* Written task
List each line in the two blocks below that contains the word "nearer".

* Information shown
####################

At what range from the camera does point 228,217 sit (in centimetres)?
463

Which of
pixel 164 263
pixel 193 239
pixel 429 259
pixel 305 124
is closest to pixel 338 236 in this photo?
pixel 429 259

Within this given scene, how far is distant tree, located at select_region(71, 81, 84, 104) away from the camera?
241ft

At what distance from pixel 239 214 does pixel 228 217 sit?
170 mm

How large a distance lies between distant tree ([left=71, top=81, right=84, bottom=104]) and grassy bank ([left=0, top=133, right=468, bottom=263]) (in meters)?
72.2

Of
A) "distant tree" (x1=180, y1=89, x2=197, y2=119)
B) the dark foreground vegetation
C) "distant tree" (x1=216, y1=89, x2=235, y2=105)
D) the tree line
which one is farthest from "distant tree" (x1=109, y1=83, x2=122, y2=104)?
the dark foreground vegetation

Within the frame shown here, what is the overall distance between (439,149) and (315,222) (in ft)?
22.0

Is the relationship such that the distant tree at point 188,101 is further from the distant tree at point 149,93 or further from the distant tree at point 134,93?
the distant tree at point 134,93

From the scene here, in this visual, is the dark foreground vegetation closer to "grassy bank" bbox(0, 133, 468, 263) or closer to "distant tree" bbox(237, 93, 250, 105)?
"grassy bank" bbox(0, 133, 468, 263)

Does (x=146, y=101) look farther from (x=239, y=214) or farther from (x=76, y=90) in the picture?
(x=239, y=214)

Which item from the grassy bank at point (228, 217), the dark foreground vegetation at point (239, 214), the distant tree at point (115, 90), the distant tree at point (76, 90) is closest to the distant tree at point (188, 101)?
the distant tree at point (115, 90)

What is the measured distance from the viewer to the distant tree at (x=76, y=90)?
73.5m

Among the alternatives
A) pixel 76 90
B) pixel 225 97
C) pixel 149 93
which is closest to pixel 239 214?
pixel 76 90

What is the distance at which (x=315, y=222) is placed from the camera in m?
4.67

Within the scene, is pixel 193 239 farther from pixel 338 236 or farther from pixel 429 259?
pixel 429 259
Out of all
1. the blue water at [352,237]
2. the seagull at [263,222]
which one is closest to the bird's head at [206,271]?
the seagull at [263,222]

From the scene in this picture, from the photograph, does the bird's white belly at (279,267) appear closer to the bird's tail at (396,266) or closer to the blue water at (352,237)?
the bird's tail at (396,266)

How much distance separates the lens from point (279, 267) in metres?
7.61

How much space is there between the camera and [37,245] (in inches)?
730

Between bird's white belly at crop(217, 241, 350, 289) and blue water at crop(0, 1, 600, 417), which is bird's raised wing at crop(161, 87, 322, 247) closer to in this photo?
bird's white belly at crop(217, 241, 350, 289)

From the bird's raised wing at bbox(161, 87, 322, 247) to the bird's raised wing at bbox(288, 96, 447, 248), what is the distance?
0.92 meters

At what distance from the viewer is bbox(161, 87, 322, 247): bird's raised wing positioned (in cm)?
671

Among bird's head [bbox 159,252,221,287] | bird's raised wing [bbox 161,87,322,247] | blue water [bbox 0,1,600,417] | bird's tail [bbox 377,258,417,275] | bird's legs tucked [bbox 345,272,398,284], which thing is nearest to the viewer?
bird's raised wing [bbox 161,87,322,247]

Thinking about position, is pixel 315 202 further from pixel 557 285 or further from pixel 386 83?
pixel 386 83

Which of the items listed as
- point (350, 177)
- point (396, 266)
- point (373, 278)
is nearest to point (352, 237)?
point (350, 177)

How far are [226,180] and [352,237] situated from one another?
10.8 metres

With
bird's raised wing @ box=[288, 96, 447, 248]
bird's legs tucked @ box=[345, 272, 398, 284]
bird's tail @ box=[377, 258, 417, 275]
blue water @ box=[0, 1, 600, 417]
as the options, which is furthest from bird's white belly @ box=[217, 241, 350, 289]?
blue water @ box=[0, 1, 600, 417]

####################

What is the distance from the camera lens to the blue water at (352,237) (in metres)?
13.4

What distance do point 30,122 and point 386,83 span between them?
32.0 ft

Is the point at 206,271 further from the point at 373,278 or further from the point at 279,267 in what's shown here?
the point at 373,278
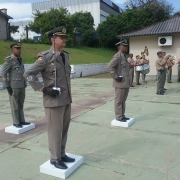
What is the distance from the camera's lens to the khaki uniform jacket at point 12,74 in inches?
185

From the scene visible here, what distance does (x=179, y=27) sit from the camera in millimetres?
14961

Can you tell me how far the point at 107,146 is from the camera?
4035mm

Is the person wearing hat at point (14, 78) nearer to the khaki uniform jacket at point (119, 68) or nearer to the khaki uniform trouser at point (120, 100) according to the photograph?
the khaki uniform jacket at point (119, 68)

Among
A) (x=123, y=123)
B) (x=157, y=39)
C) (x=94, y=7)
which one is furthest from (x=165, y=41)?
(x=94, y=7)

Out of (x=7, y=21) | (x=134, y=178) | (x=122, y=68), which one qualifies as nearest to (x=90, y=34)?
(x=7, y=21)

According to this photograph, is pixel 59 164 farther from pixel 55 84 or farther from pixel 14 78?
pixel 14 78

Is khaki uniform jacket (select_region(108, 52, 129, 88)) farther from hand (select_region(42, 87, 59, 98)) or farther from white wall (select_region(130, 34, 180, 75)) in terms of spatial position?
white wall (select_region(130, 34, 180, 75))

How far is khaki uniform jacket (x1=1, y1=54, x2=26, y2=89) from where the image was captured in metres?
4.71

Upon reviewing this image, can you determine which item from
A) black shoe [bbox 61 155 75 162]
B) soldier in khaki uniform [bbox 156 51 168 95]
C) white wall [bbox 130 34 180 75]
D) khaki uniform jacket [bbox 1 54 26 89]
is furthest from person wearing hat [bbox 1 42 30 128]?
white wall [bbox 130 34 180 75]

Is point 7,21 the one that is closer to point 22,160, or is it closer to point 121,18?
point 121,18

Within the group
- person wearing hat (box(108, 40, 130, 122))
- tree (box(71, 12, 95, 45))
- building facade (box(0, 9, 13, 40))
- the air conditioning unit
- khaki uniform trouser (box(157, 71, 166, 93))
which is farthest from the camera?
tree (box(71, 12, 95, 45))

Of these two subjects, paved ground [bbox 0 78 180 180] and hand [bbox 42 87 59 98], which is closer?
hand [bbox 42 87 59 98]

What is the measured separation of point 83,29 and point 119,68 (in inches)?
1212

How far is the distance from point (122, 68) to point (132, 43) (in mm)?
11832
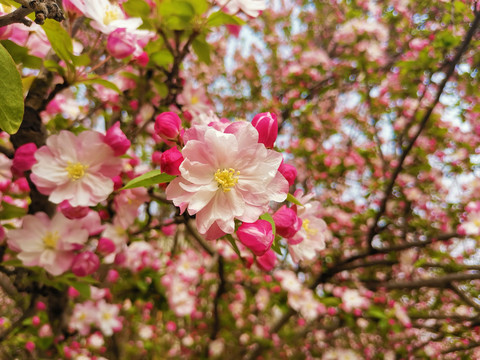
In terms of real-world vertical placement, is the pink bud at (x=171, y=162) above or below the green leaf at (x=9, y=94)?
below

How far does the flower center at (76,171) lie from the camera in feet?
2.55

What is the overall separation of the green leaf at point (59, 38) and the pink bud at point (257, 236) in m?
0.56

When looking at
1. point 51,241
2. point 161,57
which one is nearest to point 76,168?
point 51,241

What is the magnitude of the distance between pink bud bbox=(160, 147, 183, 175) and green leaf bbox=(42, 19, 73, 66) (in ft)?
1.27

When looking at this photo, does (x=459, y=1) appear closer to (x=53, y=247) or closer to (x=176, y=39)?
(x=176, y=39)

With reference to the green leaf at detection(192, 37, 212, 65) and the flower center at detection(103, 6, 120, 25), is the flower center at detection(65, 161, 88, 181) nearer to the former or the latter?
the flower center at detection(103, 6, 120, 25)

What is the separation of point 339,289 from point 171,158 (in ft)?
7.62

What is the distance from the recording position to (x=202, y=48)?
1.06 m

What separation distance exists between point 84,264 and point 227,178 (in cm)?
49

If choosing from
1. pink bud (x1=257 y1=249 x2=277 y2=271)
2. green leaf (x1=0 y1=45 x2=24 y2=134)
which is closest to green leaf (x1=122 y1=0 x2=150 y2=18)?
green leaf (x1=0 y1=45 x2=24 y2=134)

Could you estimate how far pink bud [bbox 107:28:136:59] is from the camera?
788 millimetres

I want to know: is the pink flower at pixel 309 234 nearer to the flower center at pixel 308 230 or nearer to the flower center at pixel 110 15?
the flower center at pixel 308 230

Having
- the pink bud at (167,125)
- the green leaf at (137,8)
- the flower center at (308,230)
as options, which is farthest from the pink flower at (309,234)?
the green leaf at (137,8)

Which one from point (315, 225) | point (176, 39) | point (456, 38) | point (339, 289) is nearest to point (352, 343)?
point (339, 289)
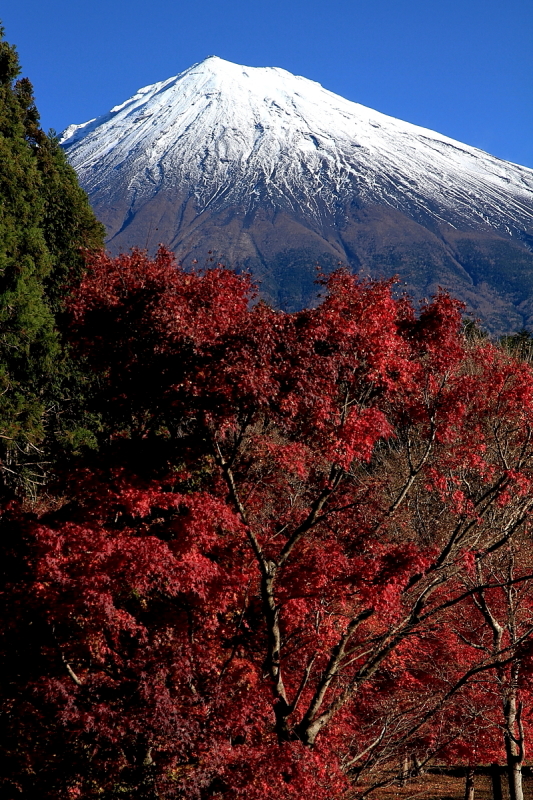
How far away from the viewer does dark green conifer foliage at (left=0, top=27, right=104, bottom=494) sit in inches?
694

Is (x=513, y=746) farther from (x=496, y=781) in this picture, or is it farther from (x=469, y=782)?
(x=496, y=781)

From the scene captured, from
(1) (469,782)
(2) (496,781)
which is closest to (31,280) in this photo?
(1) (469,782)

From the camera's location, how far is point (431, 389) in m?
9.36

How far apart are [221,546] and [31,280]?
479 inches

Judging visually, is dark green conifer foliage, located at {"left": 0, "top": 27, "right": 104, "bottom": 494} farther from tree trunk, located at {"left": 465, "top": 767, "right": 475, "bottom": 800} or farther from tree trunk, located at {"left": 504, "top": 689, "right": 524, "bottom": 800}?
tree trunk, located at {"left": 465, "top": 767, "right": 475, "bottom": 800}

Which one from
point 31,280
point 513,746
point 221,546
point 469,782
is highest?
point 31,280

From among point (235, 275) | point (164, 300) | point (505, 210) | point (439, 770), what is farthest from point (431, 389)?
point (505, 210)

####################

* Full output
Is the person wearing hat at point (14, 78) nearer to the khaki uniform jacket at point (119, 68) or nearer to the khaki uniform trouser at point (120, 100) according to the photograph?
With reference to the green leaf at detection(192, 37, 212, 65) and the flower center at detection(103, 6, 120, 25), is the flower center at detection(65, 161, 88, 181) nearer to the former or the latter?
I want to know: is the pink flower at pixel 309 234 nearer to the flower center at pixel 308 230 or nearer to the flower center at pixel 110 15?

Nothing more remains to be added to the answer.